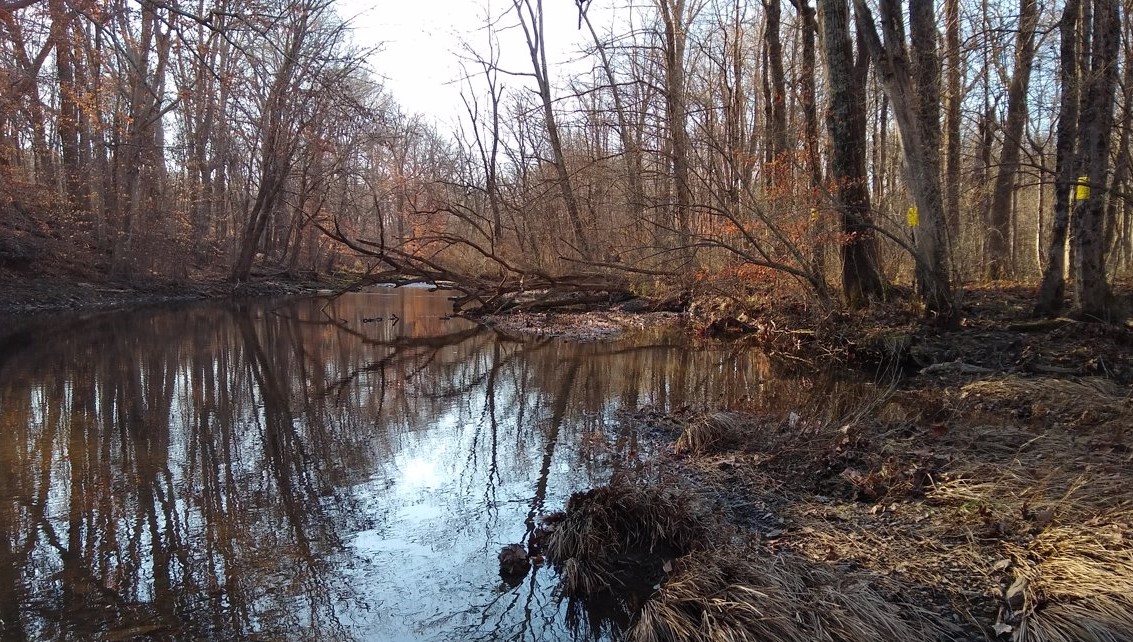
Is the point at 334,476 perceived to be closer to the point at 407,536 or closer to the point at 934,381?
the point at 407,536

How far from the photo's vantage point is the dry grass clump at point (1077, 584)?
10.1 feet

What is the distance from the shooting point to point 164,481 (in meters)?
5.83

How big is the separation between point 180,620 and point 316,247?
37001mm

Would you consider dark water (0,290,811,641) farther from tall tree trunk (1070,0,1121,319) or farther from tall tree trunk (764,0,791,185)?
tall tree trunk (764,0,791,185)

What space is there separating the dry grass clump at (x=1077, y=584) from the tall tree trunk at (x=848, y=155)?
8035 mm

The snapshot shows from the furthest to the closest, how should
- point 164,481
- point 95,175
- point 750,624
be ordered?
point 95,175, point 164,481, point 750,624

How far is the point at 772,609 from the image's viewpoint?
335 cm

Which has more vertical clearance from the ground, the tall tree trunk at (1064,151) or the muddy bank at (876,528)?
the tall tree trunk at (1064,151)

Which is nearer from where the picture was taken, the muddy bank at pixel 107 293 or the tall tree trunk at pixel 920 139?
the tall tree trunk at pixel 920 139

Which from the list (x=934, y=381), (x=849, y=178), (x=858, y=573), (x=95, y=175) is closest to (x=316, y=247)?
(x=95, y=175)

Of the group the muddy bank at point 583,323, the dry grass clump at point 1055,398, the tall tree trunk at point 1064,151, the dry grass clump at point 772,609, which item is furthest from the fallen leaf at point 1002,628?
the muddy bank at point 583,323

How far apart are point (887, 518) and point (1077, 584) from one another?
126 cm

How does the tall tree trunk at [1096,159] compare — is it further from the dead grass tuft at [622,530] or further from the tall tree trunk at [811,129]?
the dead grass tuft at [622,530]

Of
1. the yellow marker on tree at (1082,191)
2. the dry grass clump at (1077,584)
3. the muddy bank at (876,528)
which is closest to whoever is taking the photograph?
the dry grass clump at (1077,584)
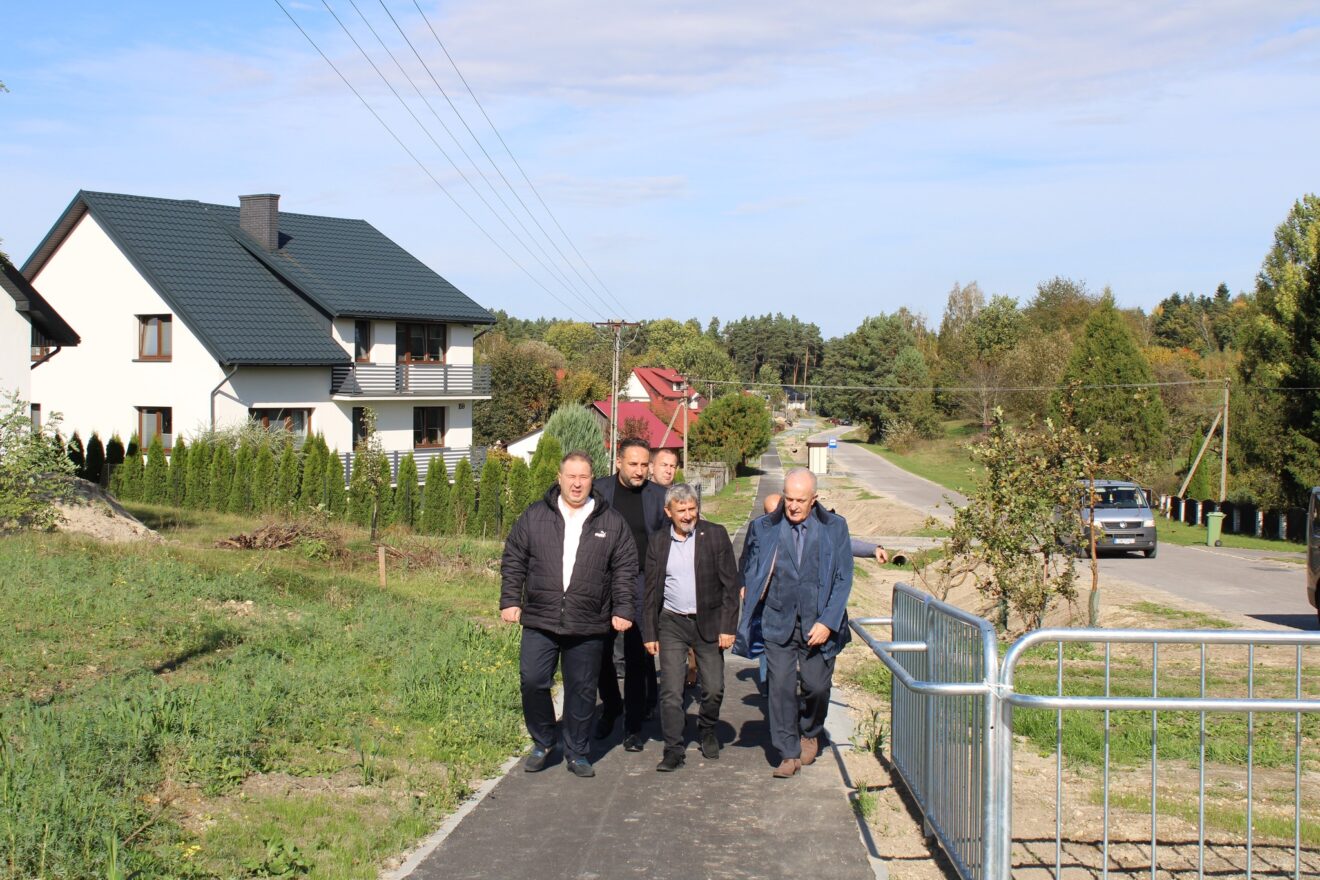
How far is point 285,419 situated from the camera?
35.7 meters

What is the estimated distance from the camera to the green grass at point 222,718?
527 cm

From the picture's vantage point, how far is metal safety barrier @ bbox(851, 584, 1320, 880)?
4625 millimetres

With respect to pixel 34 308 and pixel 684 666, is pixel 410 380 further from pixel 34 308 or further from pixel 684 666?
pixel 684 666

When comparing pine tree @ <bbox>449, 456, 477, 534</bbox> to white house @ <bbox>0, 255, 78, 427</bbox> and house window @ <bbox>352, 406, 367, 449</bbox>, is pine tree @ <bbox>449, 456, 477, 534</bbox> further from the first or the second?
white house @ <bbox>0, 255, 78, 427</bbox>

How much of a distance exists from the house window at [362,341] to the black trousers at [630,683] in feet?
103

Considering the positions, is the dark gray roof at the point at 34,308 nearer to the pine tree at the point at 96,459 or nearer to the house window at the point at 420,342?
the pine tree at the point at 96,459

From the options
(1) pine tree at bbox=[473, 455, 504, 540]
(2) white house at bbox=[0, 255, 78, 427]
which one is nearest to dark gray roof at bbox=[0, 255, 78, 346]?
(2) white house at bbox=[0, 255, 78, 427]

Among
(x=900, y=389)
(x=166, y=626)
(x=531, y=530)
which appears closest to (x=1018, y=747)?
(x=531, y=530)

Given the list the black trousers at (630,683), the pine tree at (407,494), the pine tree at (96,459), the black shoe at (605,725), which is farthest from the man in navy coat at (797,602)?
the pine tree at (96,459)

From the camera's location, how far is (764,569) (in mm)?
7336

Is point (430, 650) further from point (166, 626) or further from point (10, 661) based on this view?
point (10, 661)

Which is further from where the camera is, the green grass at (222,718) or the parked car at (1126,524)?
the parked car at (1126,524)

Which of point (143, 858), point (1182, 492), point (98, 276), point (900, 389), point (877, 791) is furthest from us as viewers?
point (900, 389)

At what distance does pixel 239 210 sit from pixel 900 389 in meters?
62.0
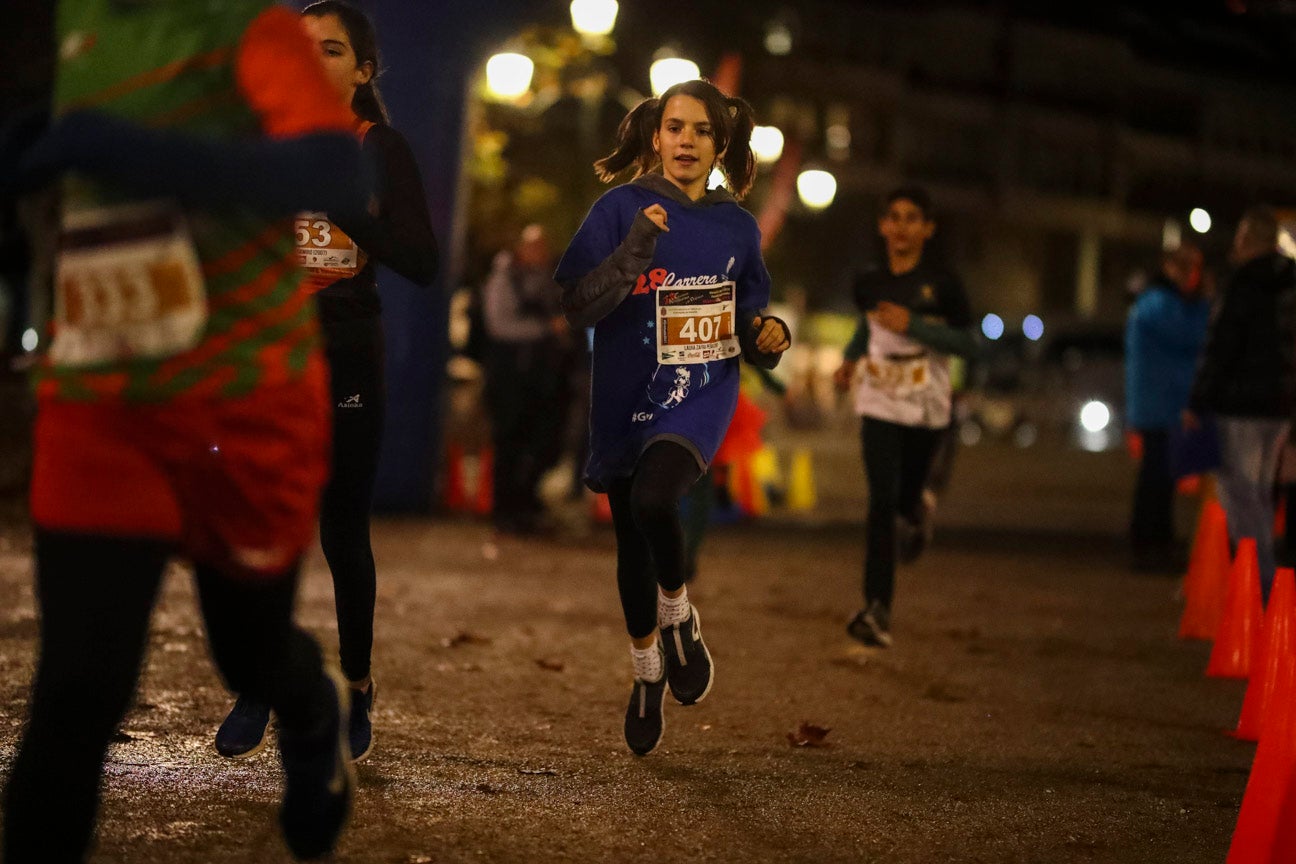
⁂
*What you have to do*: Collect every line of the material above that contains the string "grass", matching case exactly.

*Exercise result*:
How far from the photo's vantage point is the dry grass clump at point (1077, 584)?
What space is there separating the dry grass clump at (x=1077, y=584) from the tall tree trunk at (x=848, y=155)?
Of the group the muddy bank at point 583,323, the dry grass clump at point 1055,398, the tall tree trunk at point 1064,151, the dry grass clump at point 772,609, which item is furthest from the fallen leaf at point 1002,628?
How does the tall tree trunk at [1096,159] compare — is it further from the dead grass tuft at [622,530] or further from the tall tree trunk at [811,129]?
the dead grass tuft at [622,530]
2. the dry grass clump at (1077,584)
the dry grass clump at (1077,584)
What is the estimated distance from the camera to the green grass at point 222,718?
Which is further from where the camera is, the green grass at (222,718) or the parked car at (1126,524)?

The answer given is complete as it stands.